And what I have just stated above is, in essence, the basic, general arrangement in every State of the American Union- though, of course, the details differ from State to State (for example: while Counties and their many Municipalities share elements of local governance- including Law Enforcement- in my own State of New Jersey, in Mr. Stremsky's own State of New Hampshire, the Counties actually do very little in comparison to those in my own State and the "heavy lifting" of local governance in the Granite State is, thereby, left to that State's Towns- with their quintessential "Town Meeting"s- or the State's relative handful of Cities, where such has replaced the Town Meeting system of local governance; meanwhile, in many a State of the South and West, large portions of Counties are not at all part of incorporated municipalities and, thereby, remain unincorporated sections in which the County is, effectively, the only local government and in which the County Sheriff's office is the local Police Department)- but, in all cases, Law Enforcement is carried out (yes, "executed") by departments and agencies responsible, in the first instance, to the executive branches of each level of governance.

So it is on the Federal level:

Federal crimes are prosecuted by the United States Attorneys for each Federal Court District, all directly accountable to the U.S. Department of Justice headed by the Attorney General of the United States (currently Mr. Holder), himself responsible to the President of the United States (Mr. Obama at the present time, of course). All these U.S. Attorneys, as well as the Attorney General himself, have that same "prosecutorial discretion" as is allowed to my State's Attorney General or its several County Prosecutors. Thus, absent some specific mandate by Congress via statute not allowing for same, Law Enforcement remains an element of the Executive branch of the Federal Government, the very essence of the President's Oath of Office to "faithfully execute [his] Office" as well as "to the best of [his] Ability, preserve, protect and defend the Constitution of the United States": therefore, the Attorney General- and, yes, ultimately even the President to whom the Attorney General is directly responsible- do get to decide if terrorists are tried in civil courts or military tribunals... at least as regards a particular case.

As for the particular case now in question: the argument has also been made (though, it must be fairly noted, not at all by Mr. Stremsky in his 'vox' to which I am now responding) that the terrorist suspects should be tried by military tribunal, rather than by civilian courts, "because we are at war"... well, we were not at war on the morning of Tuesday 11 September 2001 (for example: I myself was able to freely go on vacation even as- as well as after- the events of 9/11 themselves transpired, as I myself noted in passing in my very first Commentary written after the attacks); and, therefore, the deaths that were caused by terrorist act were, in fact, crimes committed against civilians in an area that was civilian, and not military, as regarded its nature of governance as well as criminal jurisdiction (the same, of course, cannot at all be said of the Pentagon- also attacked by terrorists on 9/11- which is, after all, a military installation: but we are not here discussing the concomitant attack on the Pentagon, only that on New York City's World Trade Center, as this might relate to the propriety of trying those accused of plotting 9/11 in a civilian court in New York)...
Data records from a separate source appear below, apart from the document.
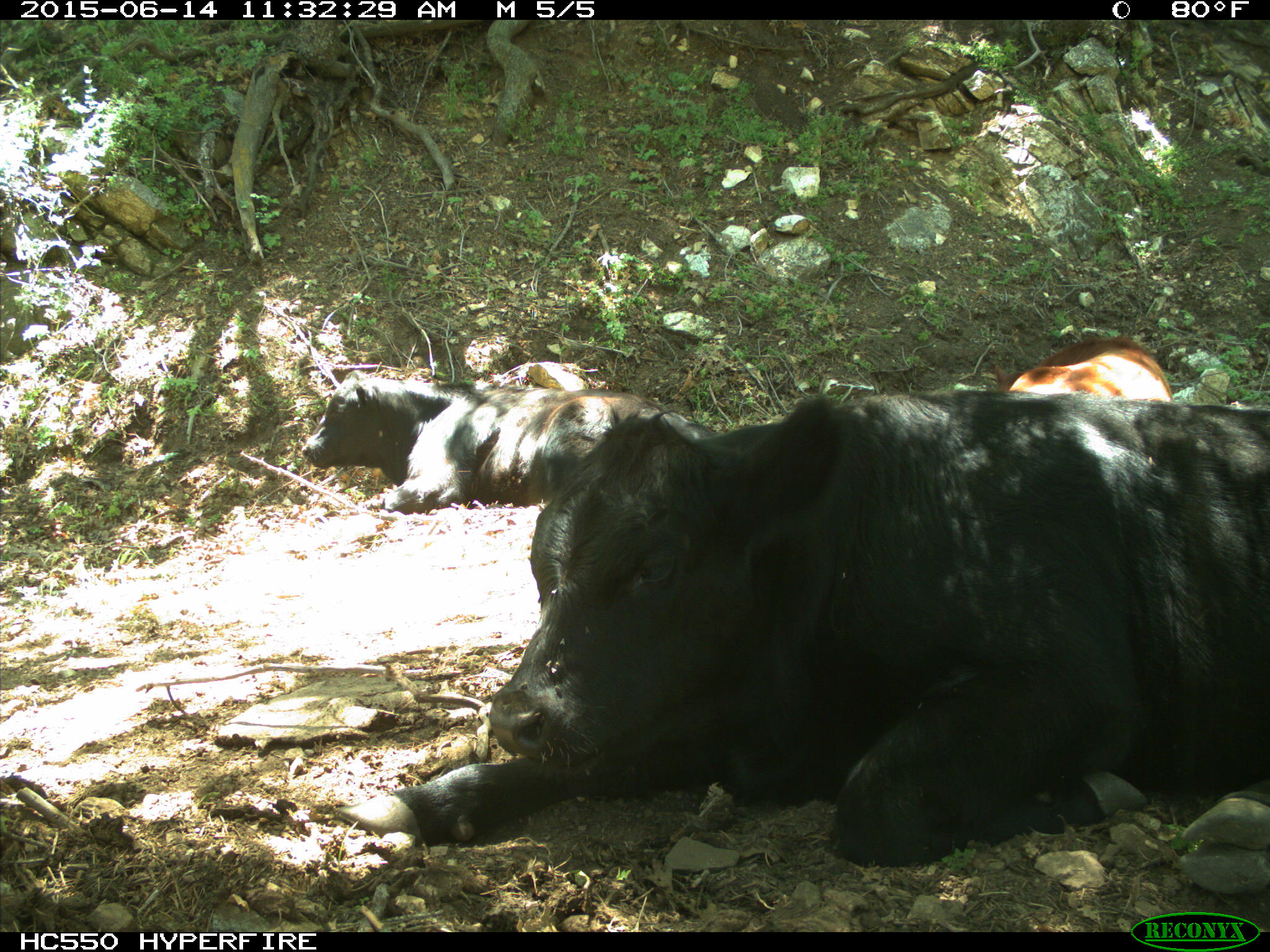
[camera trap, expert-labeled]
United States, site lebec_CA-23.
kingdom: Animalia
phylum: Chordata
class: Mammalia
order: Artiodactyla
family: Bovidae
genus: Bos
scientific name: Bos taurus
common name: domestic cow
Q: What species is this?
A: Bos taurus (domestic cow).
nor is New York City on a war footing even now!...

for I have been in Manhattan several times over the past few weeks and months (in at least a few cases, I even emerged from the PATH rail transit system that gets me from New Jersey into New York City at what is now denominated 'Ground Zero'!) and I have not seen, for instance, any tanks in the streets guarding areas cordoned off with, say, barbed wire (put another way, lower Manhattan 2009 has not at all seemed to, in the least, resemble, say, occupied Berlin circa 1945!): the local civilian courts, both State and Federal, all appeared to be open for business whenever I happened to be strolling by the buildings in Manhattan's Foley Square which house them on an ordinary workday: thus, I cannot at all understand nor fathom why a crime committed in the very "State and district" in and for which these courts function, cannot- or should not- be prosecuted in those same courts...

indeed, failure to do so (whether out of fear of another terrorist attack or no) would itself be an implicit admission that those who fomented the 9/11 attacks- at least those carried out in lower Manhattan- have actually gained a little something out of their criminal actions: this being getting America to, in response to terrorism (or even the threat of future terrorism), abandon at least one core principle of its own Constitutions- State, as well as Federal- and the legal system those very documents harbor!
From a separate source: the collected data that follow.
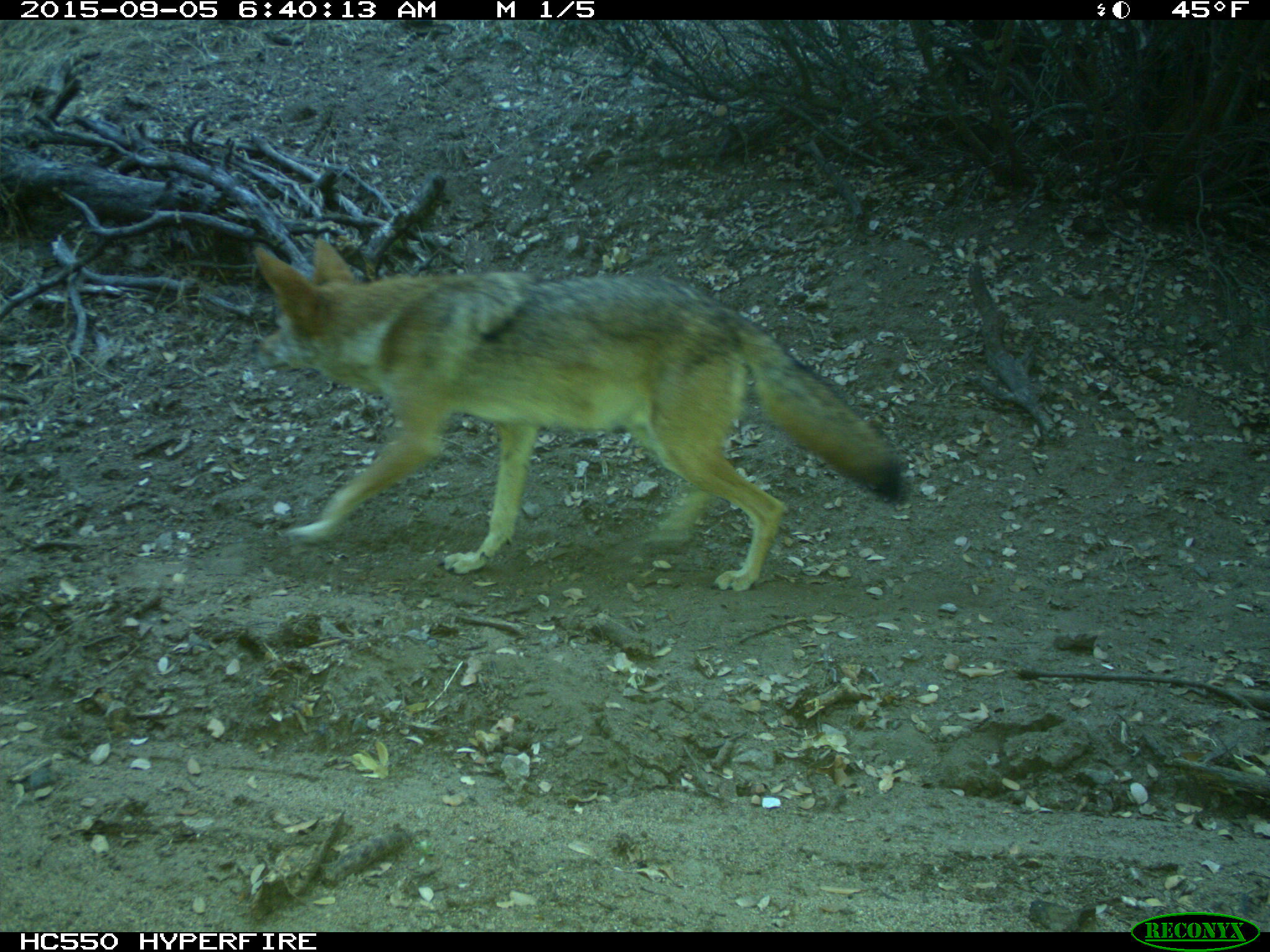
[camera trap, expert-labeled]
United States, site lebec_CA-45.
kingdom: Animalia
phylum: Chordata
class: Mammalia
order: Carnivora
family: Canidae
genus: Canis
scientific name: Canis latrans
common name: coyote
As for Letters of Marque and Reprisal and abrogation of Treaties related to same, this has already been taken up in a discussion engendered by Mr. Stremsky's 'vox Populi' of 14 February 2007: if only for clarification regarding a subject which may not be all that familiar to many a reader of The Green Papers, let me here repeat the 'Editor's Note' that was inserted into that particular 'vox', which noted that:

a "Letter of Marque" was a device by which civilian vessels were specifically authorized to capture (and keep as a prize) the vessels of an enemy during time of war; a "Letter of Reprisal" was the equivalent during peacetime against a nation which had been seen as having, in some way, wronged the country issuing the Letter short of war. Treaties could be negotiated between Nation-States forbidding a country signatory to the Treaty from accepting such Letters of Marque and Reprisal from a third Nation-State with which either of the parties to said Treaty happened to be at war (the United States itself made such Treaties during the early 19th Century with most of the newly-independent republics of Latin America and the Caribbean, such provisions- at least in part- making possible the potential enforcement of the famous "Monroe Doctrine" opposed to interference in the Western Hemisphere by the so-called 'Great Powers' of Europe).
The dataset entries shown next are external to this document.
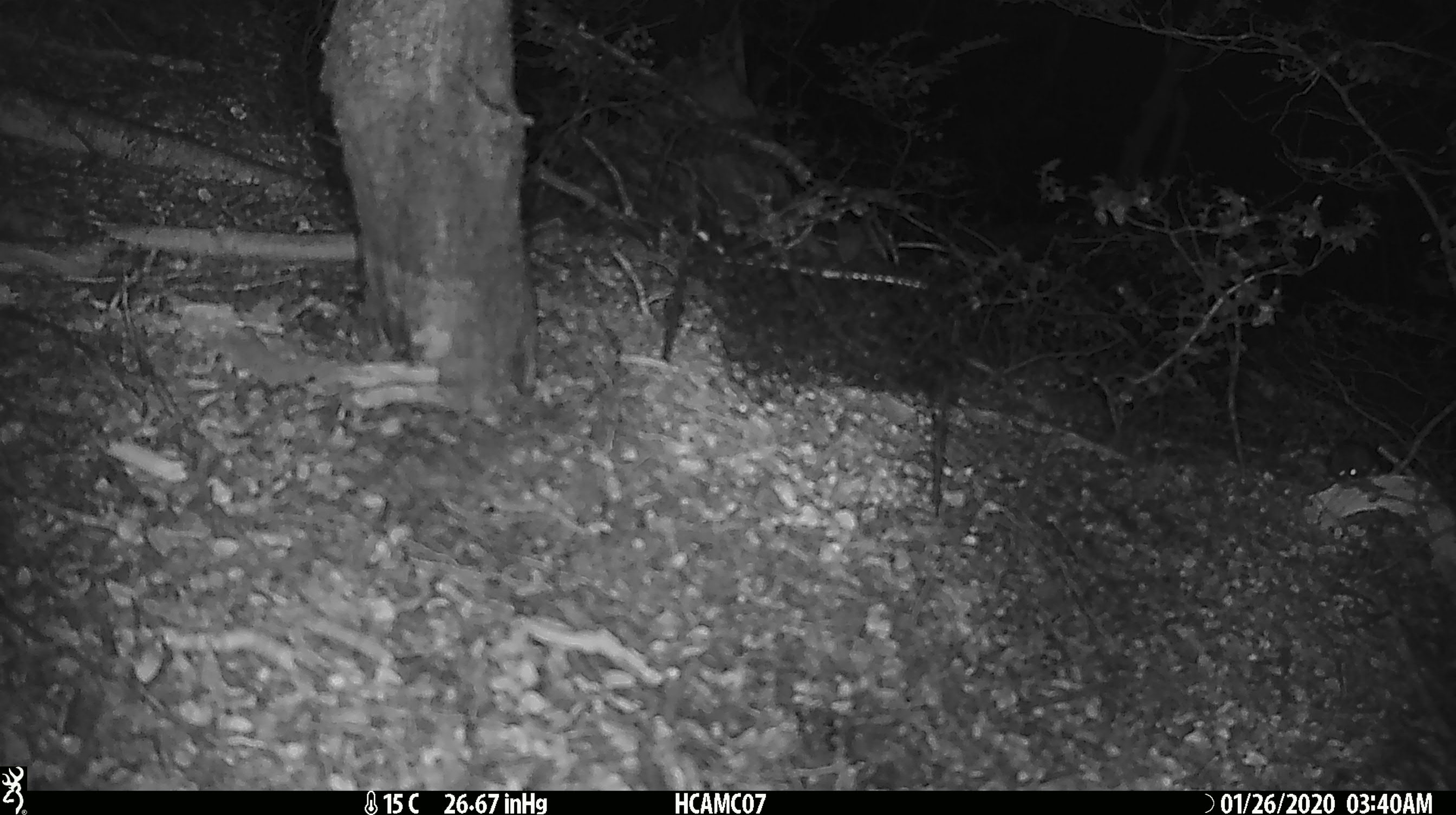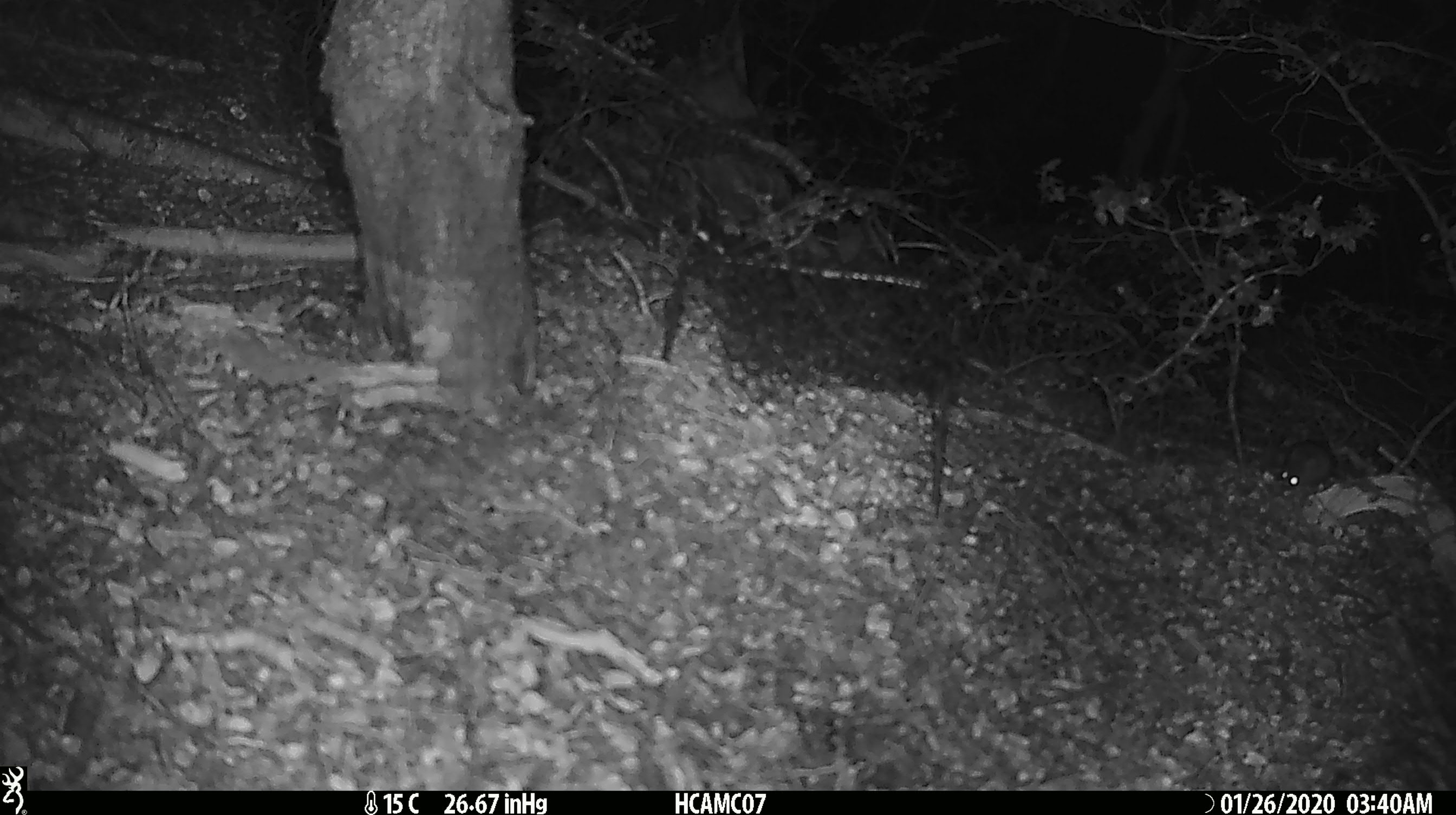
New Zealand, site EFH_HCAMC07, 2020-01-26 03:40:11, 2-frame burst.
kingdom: Animalia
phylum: Chordata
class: Mammalia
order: Rodentia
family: Muridae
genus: Mus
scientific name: Mus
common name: mouse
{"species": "mouse (Mus)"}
The Declaration at Paris in 1856 (officially, the first Convention on the International Law of Sea War) made Marque and Reprisal itself an offense against the Law of Nations. The United States of America was not a signatory to this original Convention (which was part of the negotiations [known as the Congress of Paris] which led to the Treaty that ended the Crimean War, in which the USofA had not been a belligerent) but- as the United States has been a signatory to a number of later Conventions covering this very topic, and in which it is assumed that the 1856 Paris Convention remains in force, the illegality of Marque and Reprisal is now (for the very reasons restated in the 9 February Commentary to which the writer of [this 14 February 2007] 'vox' has referred) generally considered to be "the Supreme Law of the Land" as regards the United States, despite the provisions of clause 11 of Article I, section 8 permitting such Letters.

As regards the above, I will only say here that I, myself, am not at all supportive of having the United States of America abrogate, or otherwise nullify and/or repudiate, Treaties to which it has already become a signatory-- though, of course, I well recognize that, as an independent Nation-State, the USA's inherent sovereignty gives it the same power to do so as is enjoyed by any other independent Nation-State, any number of which have, indeed, so abrogated and repudiated- or, at the very least, largely ignored- Treaty obligations. Insofar as such a power might be concerned, I can only note that, again, "we answer to a higher authority" [;-)] and that we Americans should, at the very least, make all due attempts to hold Our Nation to a rather high standard, for the United States ever acts in the name of 'We, the People' thereof...

it is, by the way, the very same reason why the terrorist suspects should be tried in accordance with ordinary Due Process (at least, as regards the 9/11 attacks on New York)!